Довольный врач захохотал. Арман спросил:
– Мы слышали, что наш огнепоклонник не единственный, это так?
Собеседник замялся, но все-таки кивнул. Лэрри позволил себе усмехнуться, только проводив взглядом умчавшуюся машину.
– Хочешь, предскажу нам с тобой ближайшее будущее? – предложил он.
– Да что тут предсказывать, – проворчал Арман, – нас наверняка вызовет начальство и потребует искать того, кто сводит с ума мирных французов, они вспоминают о счетах времен Столетней войны и начинают нападать на англичан…
– Или нападают без всяких воспоминаний.
14 сентября 1914 года на совете Петроградского университета выступил шестидесятидвухлетний профессор Александр Станиславович Догель, член-корреспондент Петербургской Академии Наук, входил в состав Комитета по присуждению Нобелевских премий.
Догель, осудив «зверские поступки варваров XX века – германцев», призвал своих ученых коллег отныне не печатать трудов на немецком языке и в германских изданиях, а также прекратить «поддержку германской промышленности», не покупая больше у нее научные приборы и реактивы.
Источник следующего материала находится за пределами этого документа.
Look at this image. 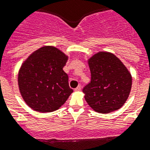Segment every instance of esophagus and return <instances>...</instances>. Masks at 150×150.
<instances>
[{
  "instance_id": "obj_1",
  "label": "esophagus",
  "mask_w": 150,
  "mask_h": 150,
  "mask_svg": "<svg viewBox=\"0 0 150 150\" xmlns=\"http://www.w3.org/2000/svg\"><path fill=\"white\" fill-rule=\"evenodd\" d=\"M81 90H82V86H78L75 89V91H81Z\"/></svg>"
}]
</instances>
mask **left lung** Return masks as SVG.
<instances>
[{"label": "left lung", "mask_w": 150, "mask_h": 150, "mask_svg": "<svg viewBox=\"0 0 150 150\" xmlns=\"http://www.w3.org/2000/svg\"><path fill=\"white\" fill-rule=\"evenodd\" d=\"M88 64L91 81L83 90L88 105L97 112L118 110L131 92V73L118 57L111 52H98L90 57Z\"/></svg>", "instance_id": "1"}]
</instances>
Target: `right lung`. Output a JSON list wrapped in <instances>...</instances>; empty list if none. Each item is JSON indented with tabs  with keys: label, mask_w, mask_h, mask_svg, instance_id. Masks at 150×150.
Segmentation results:
<instances>
[{
	"label": "right lung",
	"mask_w": 150,
	"mask_h": 150,
	"mask_svg": "<svg viewBox=\"0 0 150 150\" xmlns=\"http://www.w3.org/2000/svg\"><path fill=\"white\" fill-rule=\"evenodd\" d=\"M68 57L53 46H44L30 55L18 75L20 93L30 108L40 112L57 110L73 92L63 70Z\"/></svg>",
	"instance_id": "right-lung-1"
}]
</instances>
Помимо этого, профессор Догель на совете университета поставил вопрос об исключении из состава почетных членов совета тех германских ученых, которые, по мнению Александра Станиславовича, «позорят и унижают науку».
30 августа 1914 года Верховному главнокомандующему русской армией великому князю Николаю Николаевичу было нанесено первое документально засвидетельствованное оскорбление. Двадцатисемилетний эстонец Р. Я. Трейман, владелец писчебумажного магазина, продавая двум покупательницам литографированный портрет военачальника, неосторожно обронил фразу: «Правда ли, он на дурака похож?» Возмущенные покупательницы сразу донесли на Треймана в полицию. Тщетно он объяснял, что имел в виду лишь плохое качество исполнения литографии. Трейман был приговорен к шести месяцам заключения в крепости.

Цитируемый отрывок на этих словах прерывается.